Music Language Modeling using Temporal Convolutional Network Architecture for Automatic Music Transcription
Automatic music transcription (AMT) is the task, given an acoustic representation of music, to recover a symbolic notation of the written musical score that produced the sound. Much existing work in AMT has focused on developing suitable acoustic or discriminative combined acoustic/sequence models that map spectrogram representations to the desired symbolic representation. Music language modeling (MLM), which produces generative models of musical sequences, can be used in conjunction with acoustic methods in graphical models for AMT. Although MLM for AMT is an open research question, and existing work on the subject demonstrates only modest effectiveness, it has been speculated that MLM has the potential to significantly increase the performance of AMT models for at least two reasons: first, a MLM represents statistically learned prior beliefs that can be incorporated by way of Baysian reasoning into an AMT model.
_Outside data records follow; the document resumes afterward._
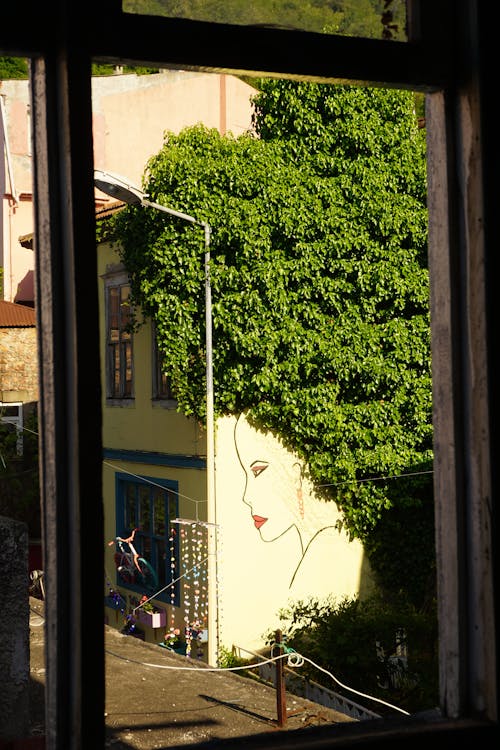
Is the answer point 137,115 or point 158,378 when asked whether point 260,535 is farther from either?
point 137,115

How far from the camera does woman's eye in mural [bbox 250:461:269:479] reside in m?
14.8

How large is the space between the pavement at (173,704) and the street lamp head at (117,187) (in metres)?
5.53

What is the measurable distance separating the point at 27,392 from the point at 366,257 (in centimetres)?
884

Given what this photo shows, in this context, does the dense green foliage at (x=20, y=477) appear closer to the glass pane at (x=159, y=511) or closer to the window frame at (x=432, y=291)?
the glass pane at (x=159, y=511)

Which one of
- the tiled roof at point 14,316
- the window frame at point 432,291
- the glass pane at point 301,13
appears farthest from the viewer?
the tiled roof at point 14,316

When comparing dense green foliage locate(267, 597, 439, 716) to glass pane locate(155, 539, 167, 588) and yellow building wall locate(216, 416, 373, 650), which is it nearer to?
yellow building wall locate(216, 416, 373, 650)

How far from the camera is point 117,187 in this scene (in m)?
13.4

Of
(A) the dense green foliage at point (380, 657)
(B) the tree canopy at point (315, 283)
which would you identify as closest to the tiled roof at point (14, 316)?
(B) the tree canopy at point (315, 283)

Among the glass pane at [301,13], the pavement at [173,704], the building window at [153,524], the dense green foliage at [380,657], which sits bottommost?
the dense green foliage at [380,657]

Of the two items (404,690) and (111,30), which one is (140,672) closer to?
(404,690)

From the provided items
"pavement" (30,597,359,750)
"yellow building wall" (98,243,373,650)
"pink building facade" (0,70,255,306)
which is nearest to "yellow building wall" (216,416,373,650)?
"yellow building wall" (98,243,373,650)

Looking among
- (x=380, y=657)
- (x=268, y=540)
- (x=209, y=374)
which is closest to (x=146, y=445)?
(x=268, y=540)

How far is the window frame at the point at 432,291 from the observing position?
1633 millimetres

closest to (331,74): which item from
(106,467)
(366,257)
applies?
(366,257)
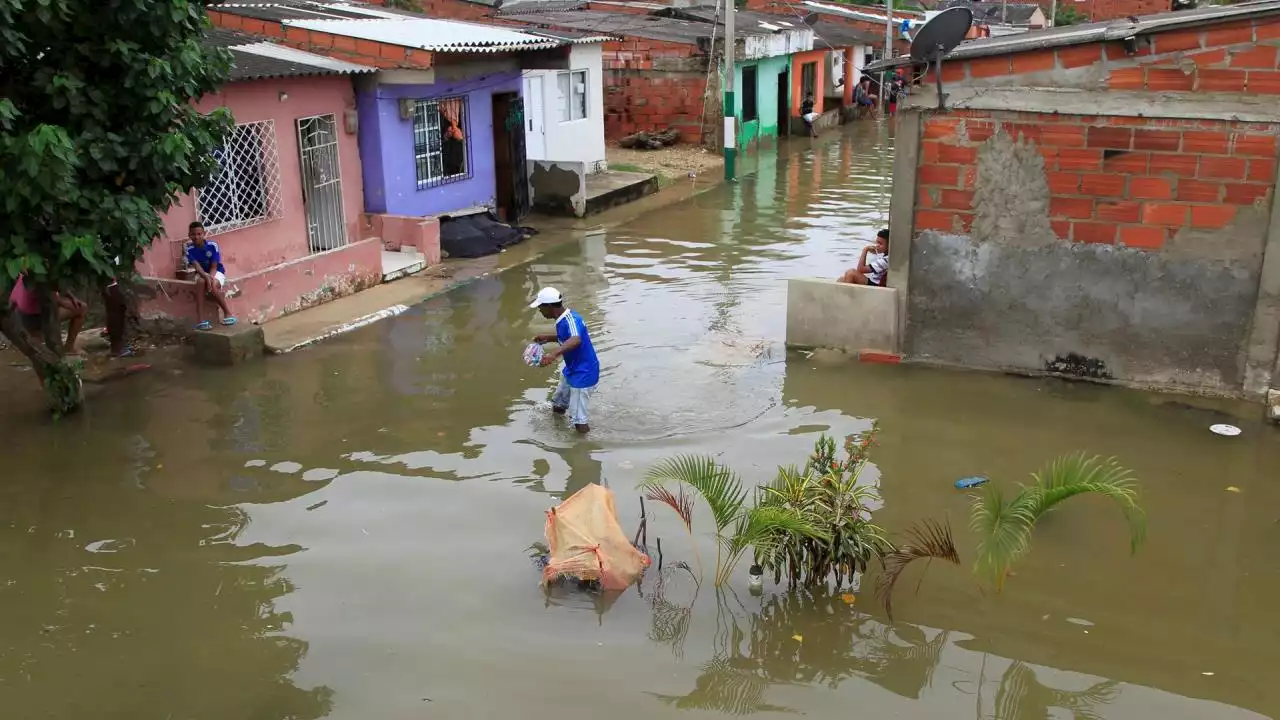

Second, because the training of MLM's does n! ot require acoustic data aligned with symbolic music notations, much more data can be obtained for training. Common autoregressive modeling techniques for this MLM task are Hidden Markov Models and recurrent neural networks such as Long Short-Term Memory (LSTM) models. In contrast to these well established sequential modeling techniques, the present work studies a feed-forward, temporal convolutional neural network (TCNN) architecture for MLM within a local radius of up to 20 seconds. This work is the first to the author's knowledge that uses TCNN architecture specifically for language modeling of symbolic musical data and successfully uses that model to improve upon the AMT performance of a discriminative model. This is also the only work known to the author which uses focal loss, a technique imported from visual object detection, to efficiently and effectively train such a MLM.
Major Advisor: Liang Huang
Committee: Prasad Tadepalli
Committee: Mike Bailey
Wednesday, June 19, 2019 at 9:00am to 11:00am
Kelley Engineering Center, 1007
110 SW Park Terrace, Corvallis, OR 97331